For the dean's reinstatement letter claims both that deans "review, but do not approve the academic content" of courses in this program and that this review legitimately asked about course content, that is, about "whether the stated objective for the course to 'explore the possibility of a decolonized Palestine' potentially violated Regents Policy by crossing over the line from teaching to political advocacy." The latter phrase does assert an administrative right to review content of these student-taught courses even when they are, as in this case, approved by the appropriate faculty. Dean Hesse's position is thus that enforcement of University instructional policy does not lie with the faculty alone, but requires administrative supervision. This remains a departure from standard AAUP-based principles of faculty self-governance of instruction. It is consistent with the trend toward shifting the supervision of instruction reflected in the MOOC wave of 2012-13, where officials signed contracts with little faculty knowledge or input, and with the trend toward removing faculty from the university's reputation management that enabled acts like the Board firing of Professor Steven Saliata from the University of Illinois and of Asst. Professor Melissa Click from the University of Missouri. While faculty reaction helped resolve the immediate UC Berkeley issue, faculty governance will be needed to reconstruct authority over curriculum in order to prevent such intrusions in the future.
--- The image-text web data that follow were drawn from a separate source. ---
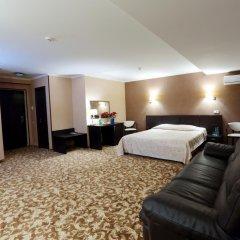 ОК Одесса Отель комната для гостей фото 2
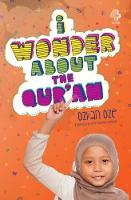 Oze, Ozkan - I Wonder About the Qur'an (I Wonder About Islam) - 9780860375135 - V9780860375135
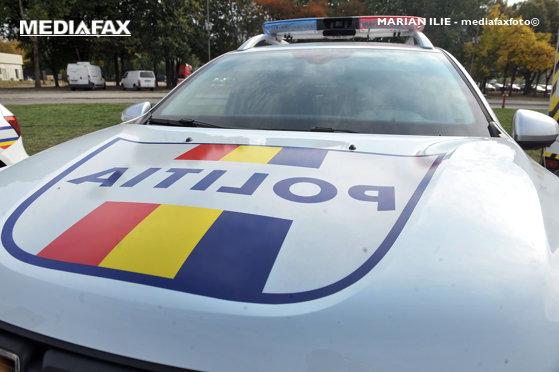 Imaginea articolului Poliţist rănit, după ce a încercat să oprească o maşină. S-a constatat că şoferul autoturismului băuse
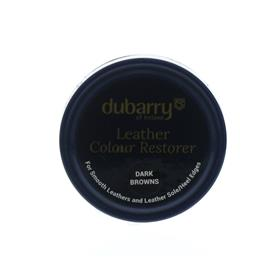 Dubarry Leather Colour Restorer, gefärbte Schuhcreme für Dubarry Glattleder 5130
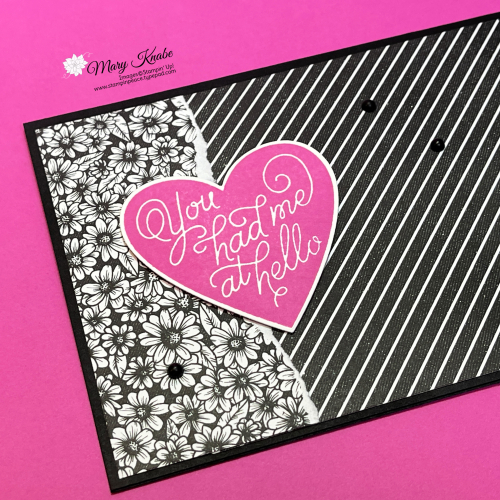 True Love Designer Series Paper by Stampin' Up!
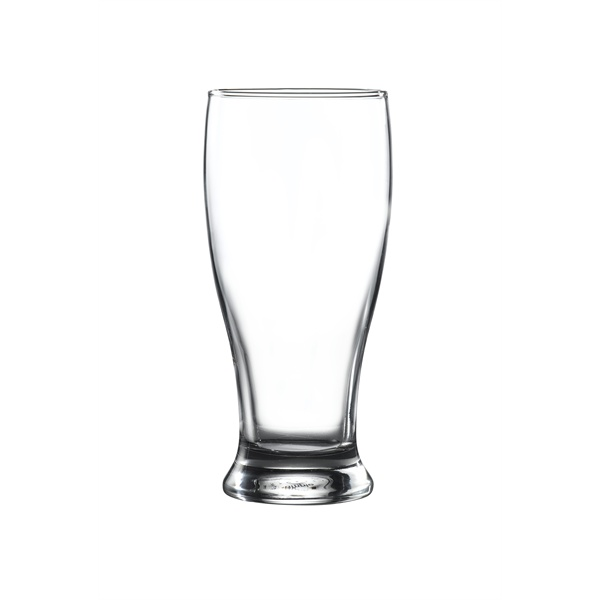 Brotto Beer Glass Pint 20oz - 20 Pack and Glassware Storage Box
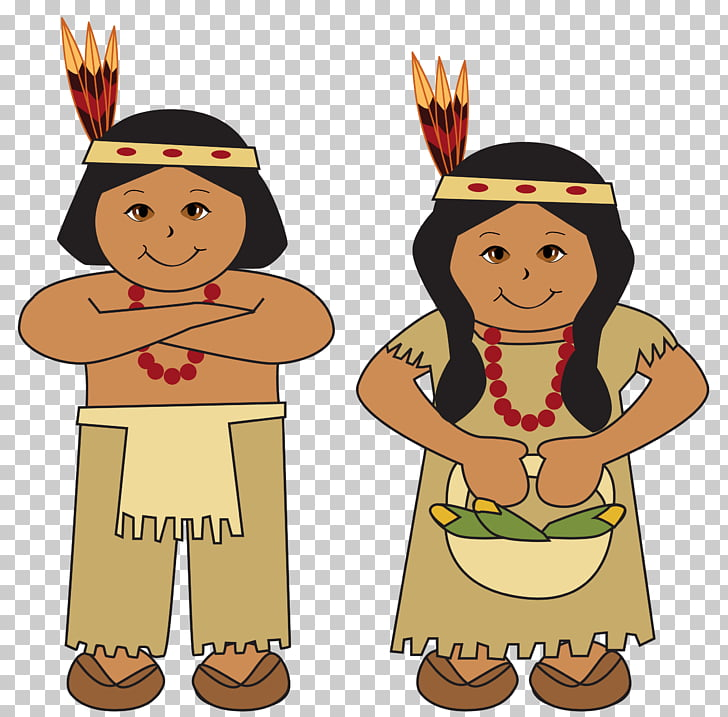 Native Americans in the United States Indian American.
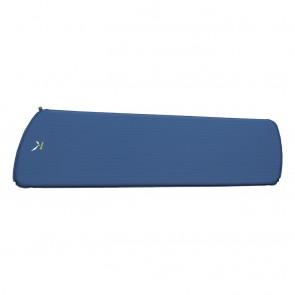 Salewa Mat Lite PACIFIC BLUE/GREY-20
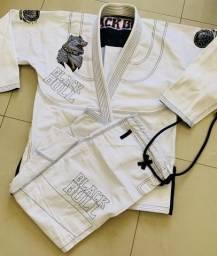 Kimono NOVO A3S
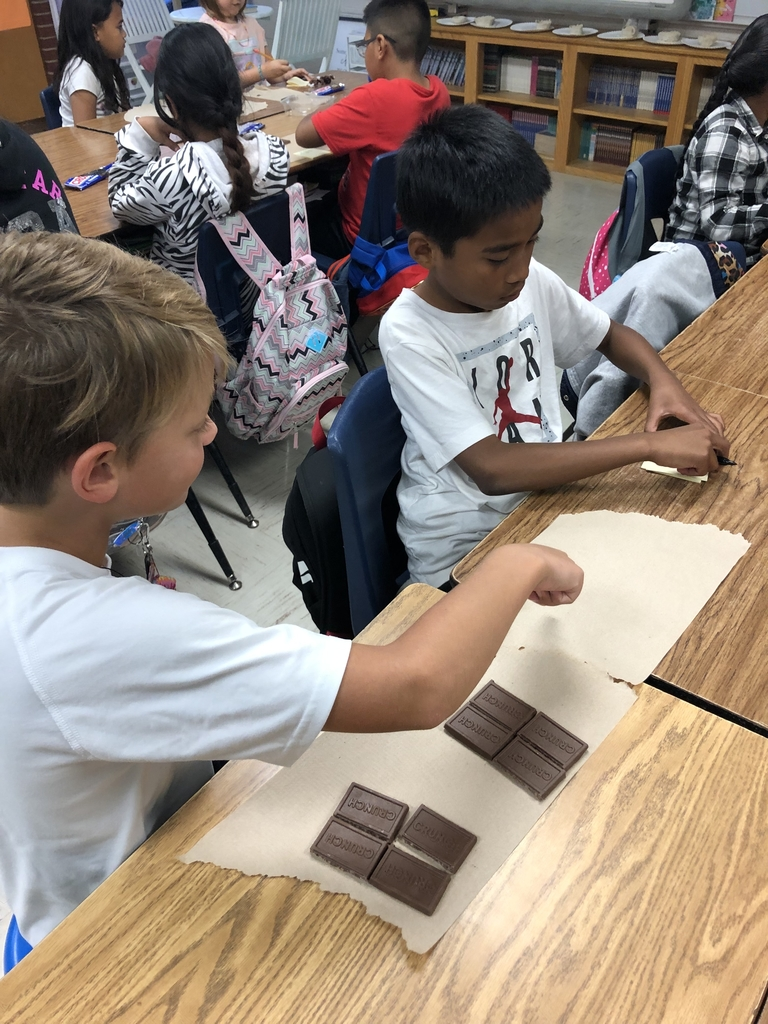 Discussing fractions using chocolate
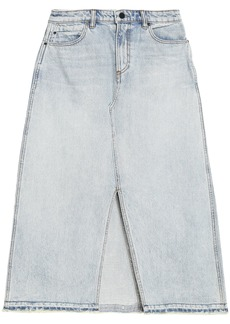 Alexander Wang Woman Bleached Denim Midi Skirt Light Denim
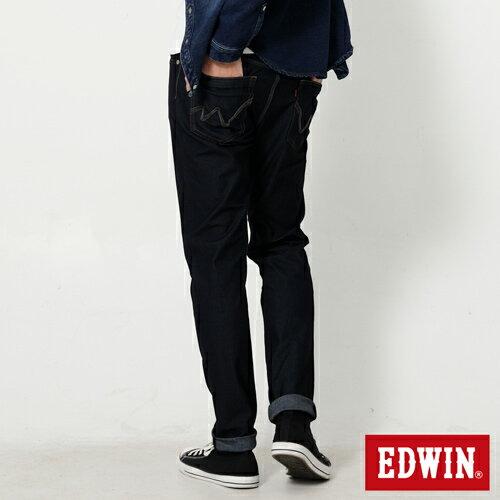 【週年慶。8折優惠↘】EDWIN JERSEYS 迦績紅黑賽車格腰頭AB褲-男款 原藍色【單筆2000結帳輸入優惠券代碼161027。現折240元】 1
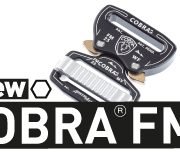 CobraFM new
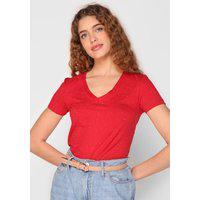 Blusa Malwee Flocada Vermelha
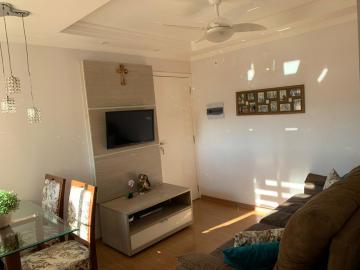 Lindo apartamento em ótima localização, medindo 54 m² de área útil possui sala com painel e espelho decorativo, 2 dormitórios completos de armários e com painel, banheiro social completo, cozinha planejada, área de serviço. Aceita financiamento.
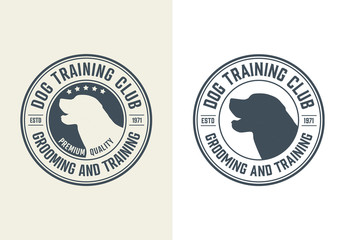 Dog Training Center Emblem Layout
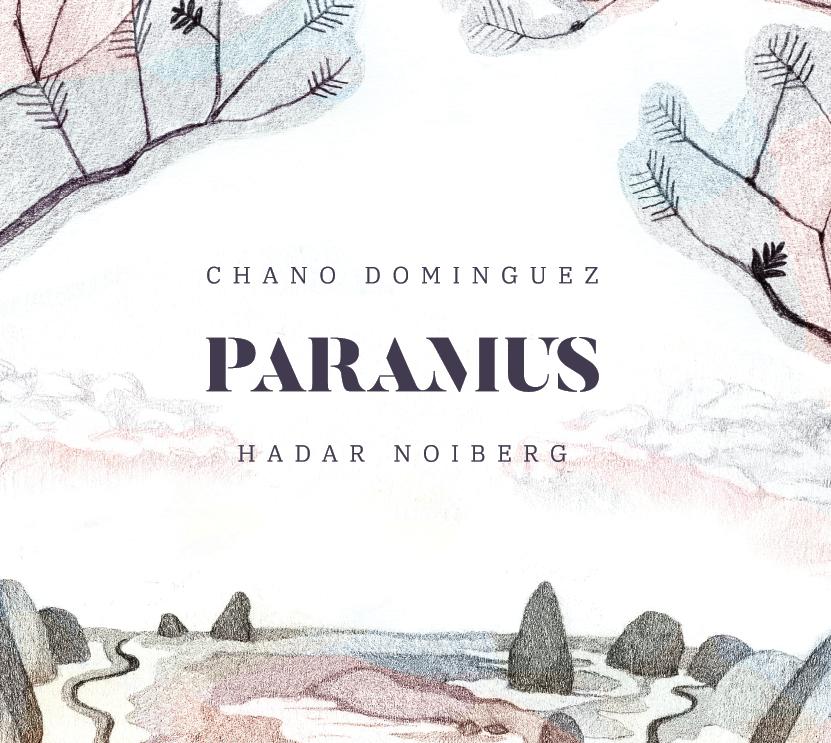 Chano Domínguez / Paramus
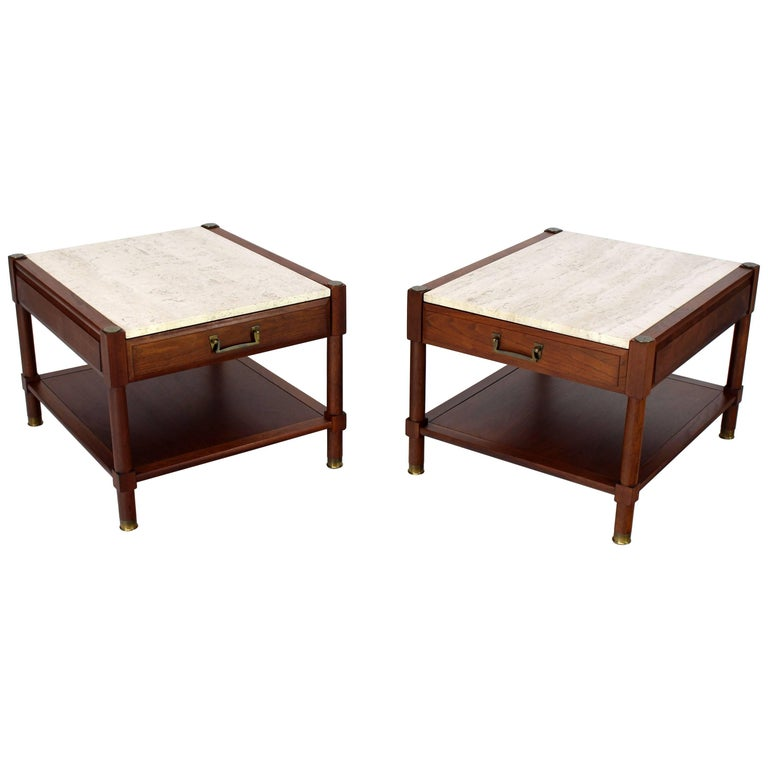 Pair of Travertine Tops One Drawer Oiled Walnut End Side Tables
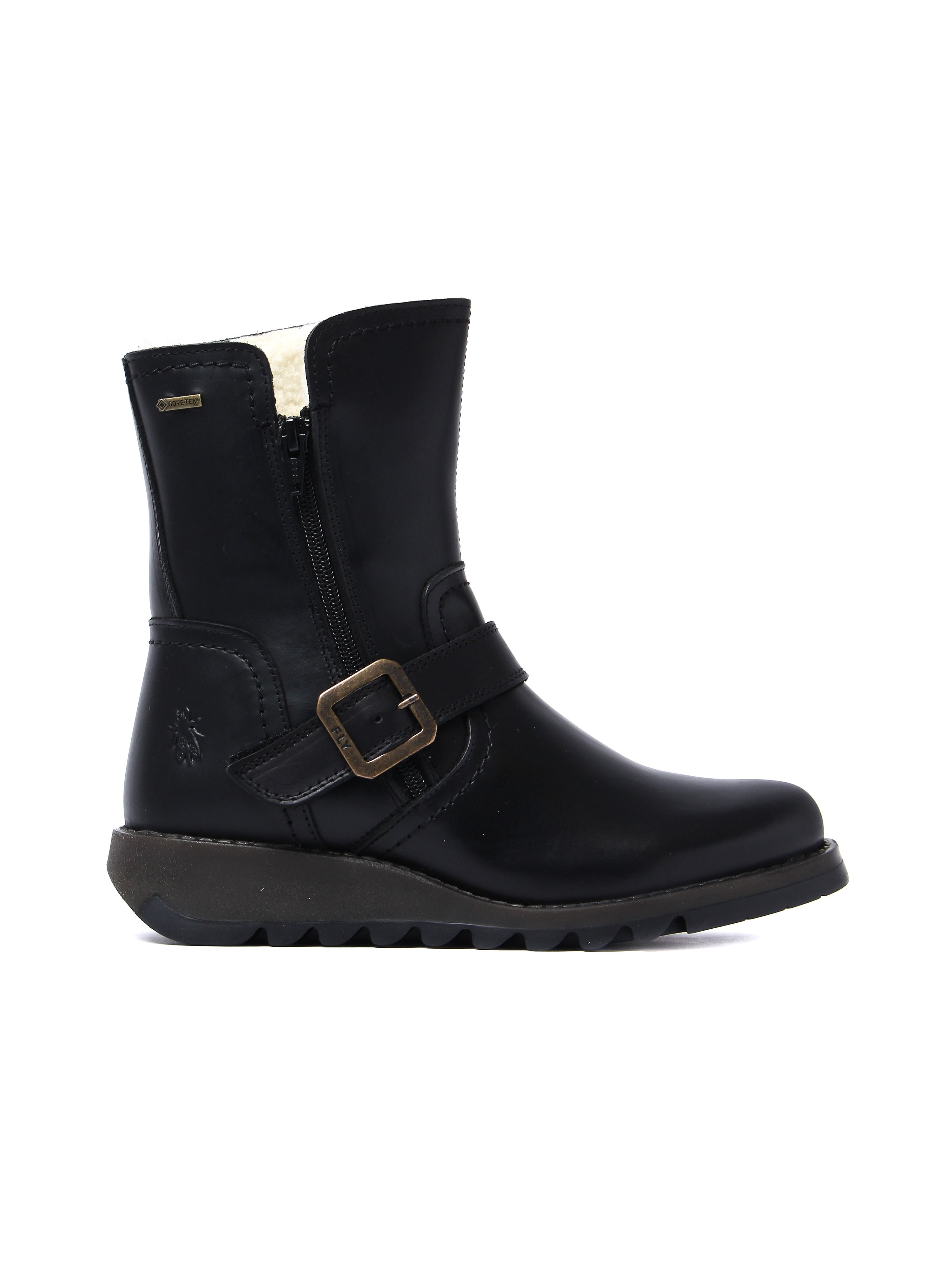 Fly London Women's Seku Gore-Tex Boots - Black Leather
The Berkeley student course on Palestine raised the question of whether society will allow universities
to function as their over-the-horizon intellectual resource. It represented academic inquiry that fulfilled the intellectual mission of being out in front of public sensibility on an important question. When a classroom, library, or laboratory houses original solutions, some factions will see them as impossible, outrageous, or offensive. This is the routine impact of any avant-garde in art, science, and every field in between, whose members are treated as enemies before in many cases being lauded as pioneers. All the outrage means is that the university is doing its job.
Since senior managers can apparently not be expected to stand up to influential outsiders, the tenured faculty will have to do it. It would be better to do it by re-establishing governing authority over the conditions that make originality possible, rather than putting out particular fires on a global scale.